You are currently viewing Agile vs. Waterfall vs. Kanban vs. Scrum; What Are They

When conducting a project, there are several significant decisions that you will have to make. One of the main choices you will make is the project management methodology that you will use. Project management methodologies vary from Waterfall, Scrum and Kandam and their frameworks differ depending on which you decide to use.


In this piece, we will take a look at the differences between Agile vs. Waterfall vs. Kanban vs. Scrum. Each of these methodologies has its advantage and disadvantages. We also provide a guide on how you can choose which one to use for your project.


In Agile methodology, you can make changes to requirements over periods, and it encourages end users for feedback. It is a methodology that uses an iterative and incremental approach. It focuses on the iterations of a product where the work is organized on a backlog.

The organization is done in order of priority that is based on customer or product value. The primary goal of performing the iterations is to make sure the products are working. The advantage of the agile methodology is that it encourages teamwork, face to face communication and accountability.

The stakeholders and developers in a team have to work together to make sure the products meet the needs of the customers and the goals of the company. The main distinction between this methodology and others is that this one accepts changes at any stage of development.

The advantage is that it focuses on the satisfaction of the customer and delivering software that is valuable throughout. This methodology provides high quality and fast delivery because of the use of iterations.

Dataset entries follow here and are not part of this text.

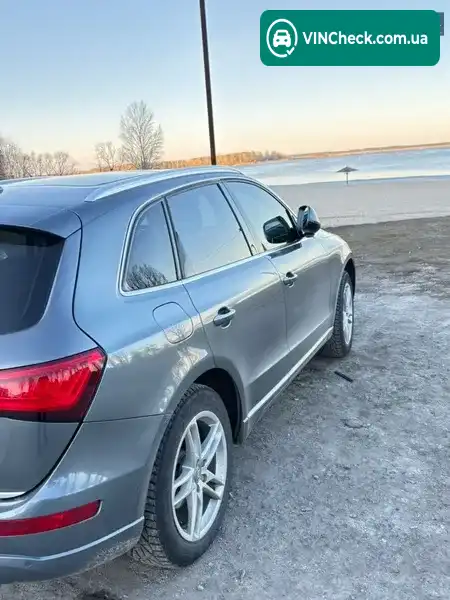 Audi Q5 2016, фото з оголошення 2 з 7, VIN WA1L2AFP4HA010032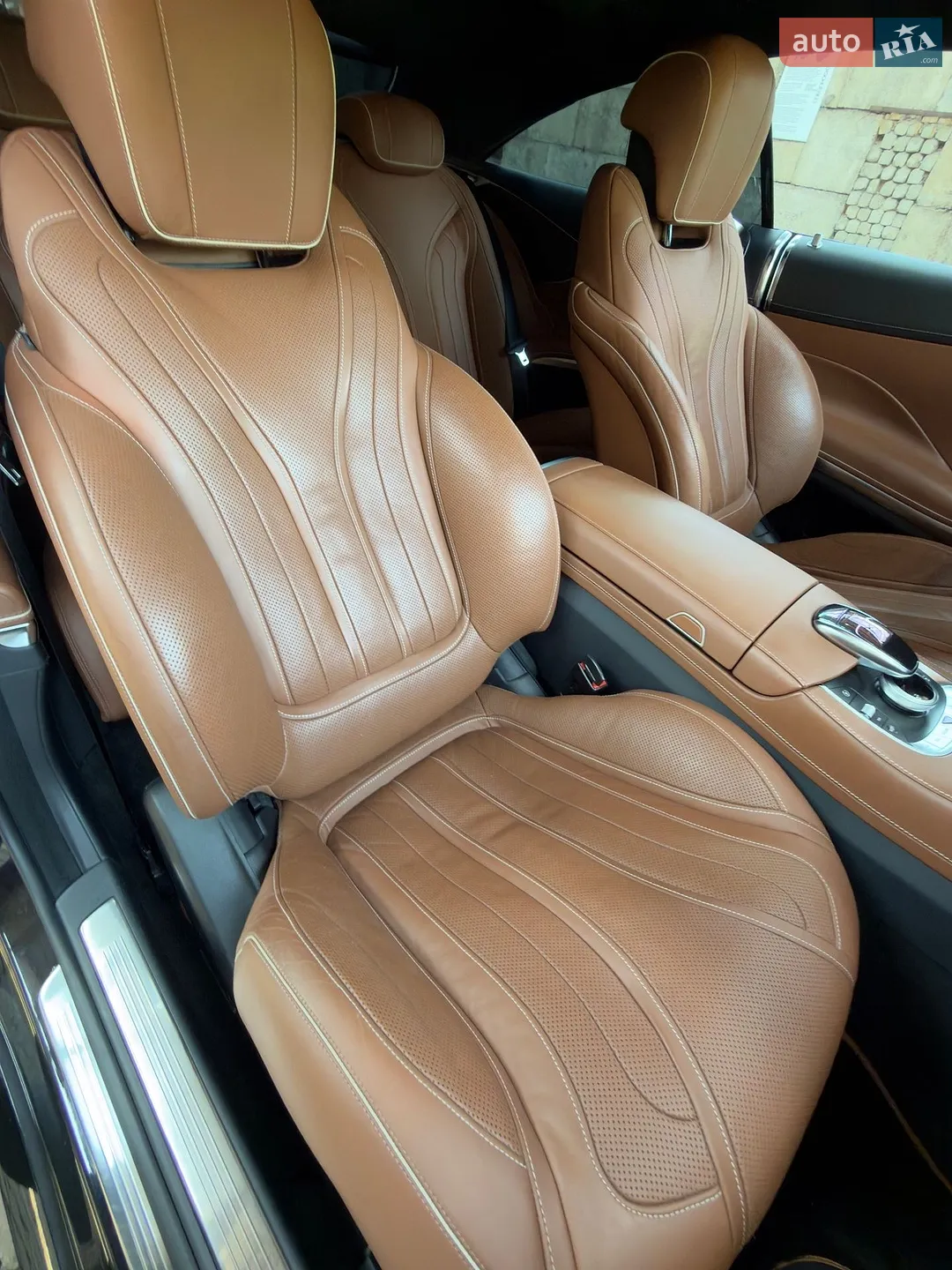 2015 Mercedes-Benz S-klasse - мініатюра 14
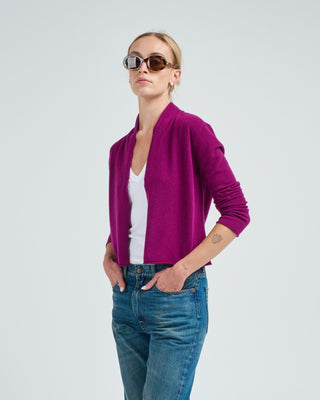 stealth cardigan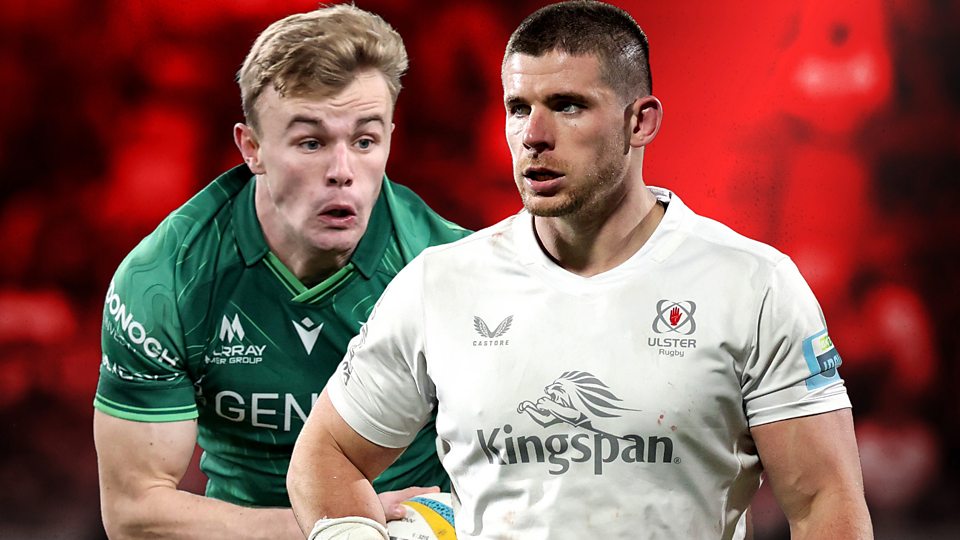 Listen: Connacht v Ulster - Sportsound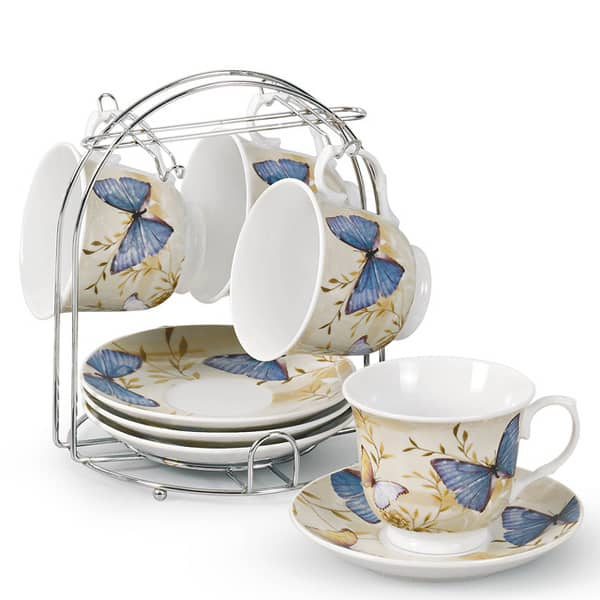 Cup and Saucer Sets - Bed Bath & Beyond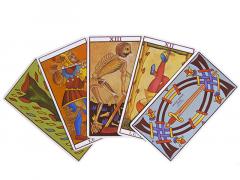 Le Tarot de Marseille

Scrum methodology is an arm of Agile, and it is used to implement it. It also utilizes an iterative software that is used in the management of complicated software and product development. This methodology makes use of sprints that are planned after each week or two.

Once each sprint is completed, the stakeholders meet to plan the next steps in line. The advantage of scrum is that it follows strict guidelines of roles, meetings, and responsibilities that do not change. This methodology has structure because of the four sprints that are used.

These sprints include sprint planning, sprint demo, sprint retrospective, and daily stand-up. Each sprint is an opportunity for the team members to use burndown charts and task boards to show and receive progress on the project.

Compared to the others, this methodology is more transparent, and changes can be made after each sprint if progress is not evident. However, it needs a carefully executed and planned task, or it may fail.


This type of methodology follows a linear and sequential process, and it is commonly used in IT and software engineering projects. It often uses a bar chart or Gantt chart to showcase the start date and end date of each task in the project.

It uses eight major stages whereby once a stage is completed, the team goes to the next step. The significant difference between this methodology and the others is that changes cannot be made at any stage. If a change needs to be made the team has to begin the whole process again.

This methodology is easy to use because of the linear approach and ensures discipline because of the start and end points of each task. The only disadvantage is that changes cannot be made if and when required.


This methodology stands for the visual card, and like Scrum, it is also used to implement Agile. It is used to showcase three things which are: how much of a product to produce, what to produce and when it needs to be produced.

The advantage of this methodology is that it encourages small changes to the system that you have currently. It, however, does not require any procedure for setting up. It, however, can be incorporated into the existing and current workflows.

The main advantage is that it reduces time wastage because it ensures the team members are working on what is needed. It is also easy to use and implement in the current system. However, it is important to note that the team members can overdo the boards and complicate them.